- _WHAT IS BEING ASKED_
When the word "resting" shows up in a line of the data below, copy that whole line.

- _LISTED ENTRIES_
▬▬▬▬▬▬
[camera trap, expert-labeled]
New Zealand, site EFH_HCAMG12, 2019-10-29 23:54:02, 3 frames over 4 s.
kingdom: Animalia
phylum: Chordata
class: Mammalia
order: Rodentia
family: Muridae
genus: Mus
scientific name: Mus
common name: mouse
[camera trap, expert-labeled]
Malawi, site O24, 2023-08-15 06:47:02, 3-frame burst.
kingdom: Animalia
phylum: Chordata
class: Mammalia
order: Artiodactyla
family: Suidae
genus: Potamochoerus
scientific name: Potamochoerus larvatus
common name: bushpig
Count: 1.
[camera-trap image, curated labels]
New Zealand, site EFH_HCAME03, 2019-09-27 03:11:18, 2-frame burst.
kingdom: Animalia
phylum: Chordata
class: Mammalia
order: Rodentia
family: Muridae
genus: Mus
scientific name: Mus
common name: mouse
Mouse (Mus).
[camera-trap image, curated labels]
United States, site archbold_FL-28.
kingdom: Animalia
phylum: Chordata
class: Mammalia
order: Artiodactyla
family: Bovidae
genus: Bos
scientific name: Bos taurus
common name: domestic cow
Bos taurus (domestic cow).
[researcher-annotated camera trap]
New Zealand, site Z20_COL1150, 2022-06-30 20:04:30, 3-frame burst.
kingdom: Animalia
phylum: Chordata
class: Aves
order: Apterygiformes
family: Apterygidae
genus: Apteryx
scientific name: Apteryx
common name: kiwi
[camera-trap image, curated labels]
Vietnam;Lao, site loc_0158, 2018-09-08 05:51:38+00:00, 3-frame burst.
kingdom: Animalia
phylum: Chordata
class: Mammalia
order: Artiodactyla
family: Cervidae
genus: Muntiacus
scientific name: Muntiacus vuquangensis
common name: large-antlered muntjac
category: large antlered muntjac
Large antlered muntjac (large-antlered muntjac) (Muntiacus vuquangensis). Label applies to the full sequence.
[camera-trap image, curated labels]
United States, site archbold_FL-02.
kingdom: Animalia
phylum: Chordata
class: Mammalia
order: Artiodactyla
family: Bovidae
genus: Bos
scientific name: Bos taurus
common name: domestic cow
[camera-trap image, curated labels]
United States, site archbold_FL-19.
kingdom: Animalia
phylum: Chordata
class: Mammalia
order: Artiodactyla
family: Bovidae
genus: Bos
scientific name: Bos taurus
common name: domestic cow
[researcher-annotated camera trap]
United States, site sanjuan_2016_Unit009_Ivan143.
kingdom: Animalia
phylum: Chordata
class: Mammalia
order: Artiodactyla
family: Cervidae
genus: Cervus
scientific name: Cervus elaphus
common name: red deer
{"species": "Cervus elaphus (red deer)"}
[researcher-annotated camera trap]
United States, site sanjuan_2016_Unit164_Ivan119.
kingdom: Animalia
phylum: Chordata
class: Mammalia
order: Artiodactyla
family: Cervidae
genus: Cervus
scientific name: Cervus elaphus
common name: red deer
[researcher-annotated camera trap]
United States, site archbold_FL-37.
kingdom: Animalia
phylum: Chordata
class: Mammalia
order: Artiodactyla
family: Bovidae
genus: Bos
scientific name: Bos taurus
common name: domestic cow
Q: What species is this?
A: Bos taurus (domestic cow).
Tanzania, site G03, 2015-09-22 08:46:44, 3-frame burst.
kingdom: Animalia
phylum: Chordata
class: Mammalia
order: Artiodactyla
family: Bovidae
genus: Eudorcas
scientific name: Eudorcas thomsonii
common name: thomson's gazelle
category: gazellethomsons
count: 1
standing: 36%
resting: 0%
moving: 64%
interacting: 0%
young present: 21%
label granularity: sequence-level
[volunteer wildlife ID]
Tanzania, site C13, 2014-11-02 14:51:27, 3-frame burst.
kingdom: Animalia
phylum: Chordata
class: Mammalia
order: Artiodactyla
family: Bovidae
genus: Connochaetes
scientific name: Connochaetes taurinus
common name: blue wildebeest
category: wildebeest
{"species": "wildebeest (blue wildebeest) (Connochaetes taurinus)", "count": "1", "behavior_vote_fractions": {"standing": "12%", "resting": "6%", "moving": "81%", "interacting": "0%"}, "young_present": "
▬▬▬▬▬▬
- _ANSWER SPACE_
resting: 0%
{"species": "wildebeest (blue wildebeest) (Connochaetes taurinus)", "count": "1", "behavior_vote_fractions": {"standing": "12%", "resting": "6%", "moving": "81%", "interacting": "0%"}, "young_present": "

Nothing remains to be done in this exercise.